Leadership in Documentary Film - The Tower Road Bus
Students will analyze portrayals of general leadership in documentary films according to leadership principles set forth by prominent African-American figures from business, academia, politics and religion. The course endeavors to help students engage with the documentary tradition in American film and move students toward an understanding of ethical leadership. Leadership in Documentary Film also encourages conversance with a broad, yet often overlooked, body of literature on leadership written by African-American leaders and thinkers.

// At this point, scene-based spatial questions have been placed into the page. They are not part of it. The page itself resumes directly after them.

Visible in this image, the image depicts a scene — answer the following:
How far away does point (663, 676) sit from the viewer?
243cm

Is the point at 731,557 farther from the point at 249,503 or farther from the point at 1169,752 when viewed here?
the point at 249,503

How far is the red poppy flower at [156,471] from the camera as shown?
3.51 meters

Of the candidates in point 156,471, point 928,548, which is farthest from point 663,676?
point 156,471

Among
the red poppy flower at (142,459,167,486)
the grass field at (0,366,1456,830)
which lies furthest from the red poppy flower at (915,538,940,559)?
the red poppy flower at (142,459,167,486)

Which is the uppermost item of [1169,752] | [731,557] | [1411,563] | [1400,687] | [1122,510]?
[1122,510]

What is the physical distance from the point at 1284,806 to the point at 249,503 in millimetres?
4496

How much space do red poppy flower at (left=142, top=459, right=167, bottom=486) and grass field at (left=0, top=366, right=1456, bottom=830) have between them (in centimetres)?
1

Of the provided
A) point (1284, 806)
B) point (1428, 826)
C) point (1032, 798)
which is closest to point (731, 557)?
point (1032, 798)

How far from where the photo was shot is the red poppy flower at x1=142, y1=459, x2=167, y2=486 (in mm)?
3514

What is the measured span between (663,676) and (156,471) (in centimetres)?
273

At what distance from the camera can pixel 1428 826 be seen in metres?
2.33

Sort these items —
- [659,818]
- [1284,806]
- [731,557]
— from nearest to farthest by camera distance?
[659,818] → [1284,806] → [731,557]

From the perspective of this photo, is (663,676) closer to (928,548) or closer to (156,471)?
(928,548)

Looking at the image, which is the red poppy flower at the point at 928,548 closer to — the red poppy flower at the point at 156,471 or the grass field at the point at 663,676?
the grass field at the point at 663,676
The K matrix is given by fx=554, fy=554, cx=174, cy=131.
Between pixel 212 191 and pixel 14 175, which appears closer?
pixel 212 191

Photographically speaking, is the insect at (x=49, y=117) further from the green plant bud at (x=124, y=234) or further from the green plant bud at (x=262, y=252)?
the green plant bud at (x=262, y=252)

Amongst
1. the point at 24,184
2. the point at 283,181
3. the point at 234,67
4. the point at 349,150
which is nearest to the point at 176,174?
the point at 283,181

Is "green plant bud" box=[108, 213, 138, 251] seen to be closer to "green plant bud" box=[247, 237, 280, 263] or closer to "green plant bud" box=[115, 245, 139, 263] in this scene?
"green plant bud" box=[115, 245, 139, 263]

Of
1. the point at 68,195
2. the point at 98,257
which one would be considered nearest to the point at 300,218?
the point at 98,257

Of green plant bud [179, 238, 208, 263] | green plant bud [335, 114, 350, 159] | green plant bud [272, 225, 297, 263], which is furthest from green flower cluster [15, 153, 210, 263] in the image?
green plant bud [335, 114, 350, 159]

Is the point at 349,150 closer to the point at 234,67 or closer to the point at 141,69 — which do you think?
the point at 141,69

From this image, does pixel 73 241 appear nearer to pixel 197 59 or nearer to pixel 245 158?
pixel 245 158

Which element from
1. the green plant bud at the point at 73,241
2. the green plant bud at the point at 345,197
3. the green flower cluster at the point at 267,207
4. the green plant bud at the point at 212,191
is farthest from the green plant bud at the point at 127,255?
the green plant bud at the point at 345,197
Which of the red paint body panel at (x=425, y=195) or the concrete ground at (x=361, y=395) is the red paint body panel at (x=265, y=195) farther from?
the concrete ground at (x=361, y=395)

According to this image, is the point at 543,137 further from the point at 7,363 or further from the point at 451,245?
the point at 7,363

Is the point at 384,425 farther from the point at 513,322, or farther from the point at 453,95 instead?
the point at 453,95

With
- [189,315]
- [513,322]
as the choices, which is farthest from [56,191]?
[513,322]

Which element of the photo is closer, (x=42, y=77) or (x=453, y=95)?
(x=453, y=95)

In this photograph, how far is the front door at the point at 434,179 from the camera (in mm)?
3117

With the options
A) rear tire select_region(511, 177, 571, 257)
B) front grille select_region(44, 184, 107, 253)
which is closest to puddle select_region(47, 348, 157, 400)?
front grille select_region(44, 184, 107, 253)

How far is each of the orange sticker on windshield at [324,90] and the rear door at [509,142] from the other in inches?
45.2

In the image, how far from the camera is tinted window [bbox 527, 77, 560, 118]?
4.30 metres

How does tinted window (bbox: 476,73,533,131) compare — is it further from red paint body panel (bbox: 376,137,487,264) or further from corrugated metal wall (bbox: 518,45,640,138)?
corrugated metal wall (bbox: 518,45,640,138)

- To analyze examples of general leadership in a wide variety of settings (education, business, politics, religion) as portrayed in documentary film by applying leadership principles articulated in the writings of African-American leaders and thinkers from academia, business, politics, and religion. These writings as a collective body of work merit special attention as they represent unique perspectives tempered by racism, economic hardship, and efforts to achieve basic civil rights. They are also often rooted in the Black church tradition which “can serve as a strategic resource in the formation of ethical leaders for national and international communities” (Fluker, 1997).
- To become conversant in often-overlooked principles of leadership set forth by African-American scholars, business leaders, clergy and political figures. Such principles may be drawn from Dr. Walter Earl Fluker’s (Boston University) writings on African-American moral leadership and Dr. Ronald Crutcher’s (University of Richmond) practical observations on leadership—having to do with notions of service, listening and understanding of one’s past— as articulated in his I Had No Idea You Were Black: Navigating Race on the Road to Leadership (2021).
- To understand the documentary film tradition and styles of documentary storytelling as well as the role of documentary film in promoting general understanding of various aspects of culture and society.